Victim/Witness Advocates, employed by the Snohomish County Prosecutor’s Office, are also located at Dawson Place. They provide advocacy to those victims and their families whose cases are referred for prosecution. In addition to those victim/witness advocates located at Dawson Place, other prosecution based advocates are available to work with victims and their families under different circumstances. For example, Snohomish County also employs a victim/witness advocate located at the Juvenile Court. This advocate works with children and families victimized by juvenile offenders.
Snohomish County Prosecuting Attorney’s Official Website
Victims can keep in contact with the Department of Corrections in several ways that will be explained by the Advocate.
Convicted offenders generally are sentenced to standard range or qualify for a SSOSA. Both will be explained to the victim early in the process. Victims can write a letter to the Judge before the sentencing hearing and speak to the Judge during the hearing.
If a trial is necessary, the Advocate will take the victim and family through court school to help them prepare. Court school will help a victim become acquainted with a court room including where people sit during the trial. Possible results of a trial are guilty and not guilty verdicts, hung jury or other mistrial and dismissal of charges.
Most defendants who are charged plead guilty. The advantages to victims are that they don’t have to testify, do get it over faster, and there are no appeals. The advantages to defendants are that they may have a chance to get into a treatment program and they may have to serve less time in jail or prison.

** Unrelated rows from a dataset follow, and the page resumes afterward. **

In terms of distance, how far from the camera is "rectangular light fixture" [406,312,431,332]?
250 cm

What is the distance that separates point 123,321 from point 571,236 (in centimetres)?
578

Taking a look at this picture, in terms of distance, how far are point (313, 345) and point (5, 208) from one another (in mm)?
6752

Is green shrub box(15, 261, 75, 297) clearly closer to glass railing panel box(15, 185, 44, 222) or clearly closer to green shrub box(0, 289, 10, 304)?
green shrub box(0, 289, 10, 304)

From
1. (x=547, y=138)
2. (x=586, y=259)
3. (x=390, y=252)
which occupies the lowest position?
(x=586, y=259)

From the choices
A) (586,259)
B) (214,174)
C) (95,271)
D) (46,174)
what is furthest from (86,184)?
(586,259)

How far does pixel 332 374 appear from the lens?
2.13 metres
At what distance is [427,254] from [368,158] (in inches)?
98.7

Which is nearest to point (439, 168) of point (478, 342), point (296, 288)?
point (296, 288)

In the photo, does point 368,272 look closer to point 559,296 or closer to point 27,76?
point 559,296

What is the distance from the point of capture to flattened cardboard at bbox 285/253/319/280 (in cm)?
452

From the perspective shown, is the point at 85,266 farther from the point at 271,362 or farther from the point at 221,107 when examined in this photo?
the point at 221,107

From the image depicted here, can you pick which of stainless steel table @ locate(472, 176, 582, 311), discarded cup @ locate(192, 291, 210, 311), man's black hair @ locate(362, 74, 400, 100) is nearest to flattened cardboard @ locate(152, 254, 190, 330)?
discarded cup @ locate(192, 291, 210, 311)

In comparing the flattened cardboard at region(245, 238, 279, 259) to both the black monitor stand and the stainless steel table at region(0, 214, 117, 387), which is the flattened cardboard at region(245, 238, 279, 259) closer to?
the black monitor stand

Defense interviews can be held at prosecutor’s office, with Advocate and DPA present if victim so chooses. If defense attorney or a representative contacts the victim directly, the victim can just have the attorney call the prosecutor’s office for an appointment.

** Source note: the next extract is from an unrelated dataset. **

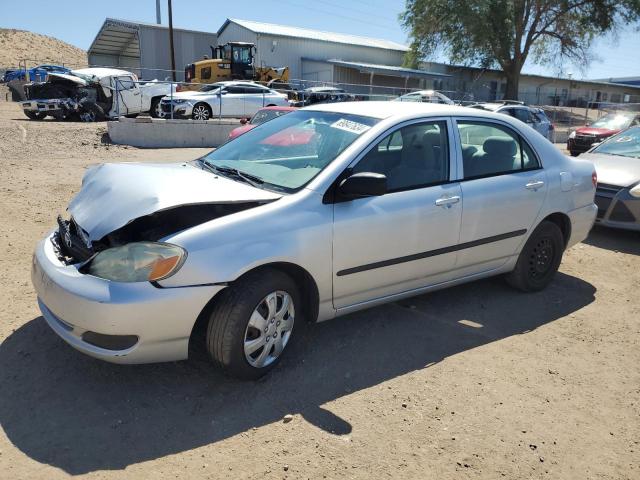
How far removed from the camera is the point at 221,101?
18234mm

Plea negotiations go on pretty much throughout the process and follow office guidelines. Victims have a right to know what actual offers are being made by the DPA, before they are formally made to the defendant.
Victims have legal rights to know about and state their feelings about conditions of release, any bail review hearings, trial continuances and sentences, and to attend all hearings.

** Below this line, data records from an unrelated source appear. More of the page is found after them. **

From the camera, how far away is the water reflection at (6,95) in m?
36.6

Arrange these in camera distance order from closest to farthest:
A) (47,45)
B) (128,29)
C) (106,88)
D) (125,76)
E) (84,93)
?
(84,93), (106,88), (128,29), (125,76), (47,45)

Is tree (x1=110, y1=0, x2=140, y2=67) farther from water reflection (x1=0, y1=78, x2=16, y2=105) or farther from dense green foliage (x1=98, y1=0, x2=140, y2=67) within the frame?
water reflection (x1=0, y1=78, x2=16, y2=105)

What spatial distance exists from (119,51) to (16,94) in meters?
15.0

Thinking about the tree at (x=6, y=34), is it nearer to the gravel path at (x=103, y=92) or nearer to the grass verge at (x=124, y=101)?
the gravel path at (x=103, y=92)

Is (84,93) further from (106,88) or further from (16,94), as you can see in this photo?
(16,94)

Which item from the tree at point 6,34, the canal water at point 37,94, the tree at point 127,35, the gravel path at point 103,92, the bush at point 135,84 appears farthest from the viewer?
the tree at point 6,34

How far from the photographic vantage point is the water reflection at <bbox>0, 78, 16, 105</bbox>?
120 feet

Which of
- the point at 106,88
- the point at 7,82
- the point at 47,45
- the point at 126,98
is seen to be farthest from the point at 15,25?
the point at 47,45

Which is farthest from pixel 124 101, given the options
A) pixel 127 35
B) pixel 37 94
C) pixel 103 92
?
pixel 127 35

Arraignments usually happen about two weeks after charging. Almost all defendants plead not guilty at arraignment; trial dates are set, bail arrangements are made and conditions of release are written out. DPA or Advocate will explain these to victims.
The Charging Decision is most important decision made in the office, and is made with thoughts and ideas of victim in mind. But, victims do not “press charges”; it is the prosecutor’s responsibility to make the charging decision; everybody involved in the case is informed of the charging decision and the reasons for it.
- About half of the defendants are charged with a felony
- Once charged about 85% are found guilty.
- Of those found guilty, about 85% plead guilty rather than going to trial.
This Interview is important in making the charging decision. The DPA, and Advocate will describe prosecution process in detail and answer questions, describe crime victim compensation and make referrals for other services.
Each case in the Special Assault Unit is assigned a Deputy Prosecuting Attorney (DPA) and an Advocate.
- DPA’s evaluate cases legally, make charging decisions, prepare cases for trial all in an effort to hold guilty parties accountable
- Advocates give victims a contact person in the office; provide current information; prepare children for interviews and trials, and accompany them; contact therapists and caseworkers as necessary; work for the victim’s best interest in the process.